Une salle de classe dans une école élémentaire à Paris, le 2 septembre 2019 (photo d'illustration)

Une salle de classe dans une école élémentaire à Paris, le 2 septembre 2019 (photo d'illustration) - Martin BUREAU © 2019 AFP

Alors qu'un plan interministériel contre le harcèlement scolaire est attendu, gros plan sur la prévention mise en place dans le premier degré.

Philippe Ratinet, le président du Syndicat national des écoles (SNE), se souvient d'un cas particulièrement compliqué l'année dernière dans une école élémentaire. Un élève harceleur violentait verbalement et physiquement élèves de sa classe et personnels de l'école.

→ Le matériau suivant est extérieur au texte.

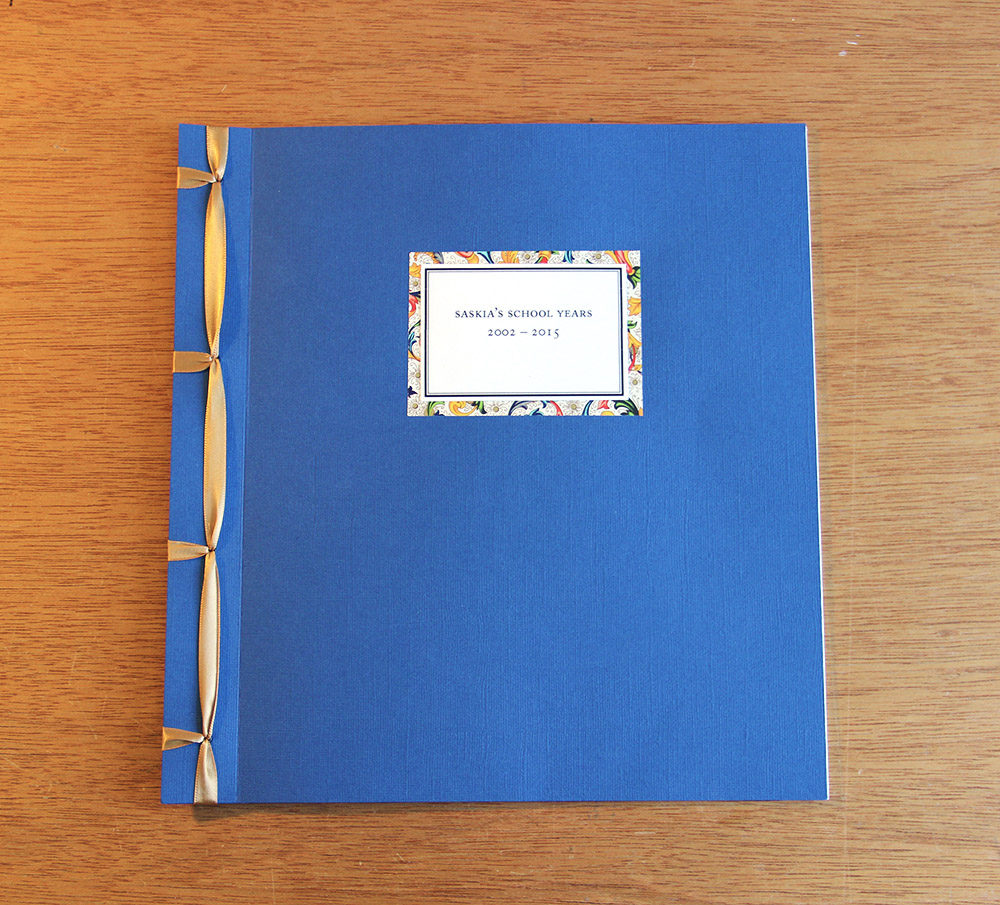 Stab binding ribbon on a memory book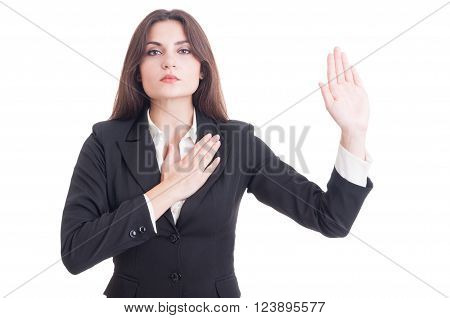 Young Female Lawyer Making Oath Gesture With Hand On Heart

"La réponse de l'inspectrice à l'équipe éducative a été de tenir jusqu'au 8 juillet (date des vacances, NDLR)", raconte-t-il pour BFMTV.com.

"Mais qu'est-ce qu'on fait des 27 autres élèves?" s'interroge-t-il. Un bon élève, stigmatisé par cet enfant, a même fini par changer d'école. "C'était ubuesque." Ce n'est que depuis la rentrée qu'un élève responsable de harcèlement scolaire peut être transféré dans une autre école, évitant d'imposer ce changement à celui qui en est victime. Un exemple "extrême", selon Philippe Ratinet, mais qui montre la "violence" de certaines situations.

Entre 800.000 et un million d'élèves sont victimes de harcèlement scolaire, dont des écoliers. Selon un rapport du Sénat qui date de 2021, ce sont ainsi 12% des élèves du premier degré qui sont harcelés. Et pour quelque 5% d'entre eux, de manière "sévère".

Alors qu'un adolescent de 15 ans s'est suicidé au lendemain de la rentrée et que des parents dénoncent l'inaction de certains rectorats et chefs d'établissements pour lutter contre le harcèlement, quelle prévention est faite en amont, dès l'école primaire?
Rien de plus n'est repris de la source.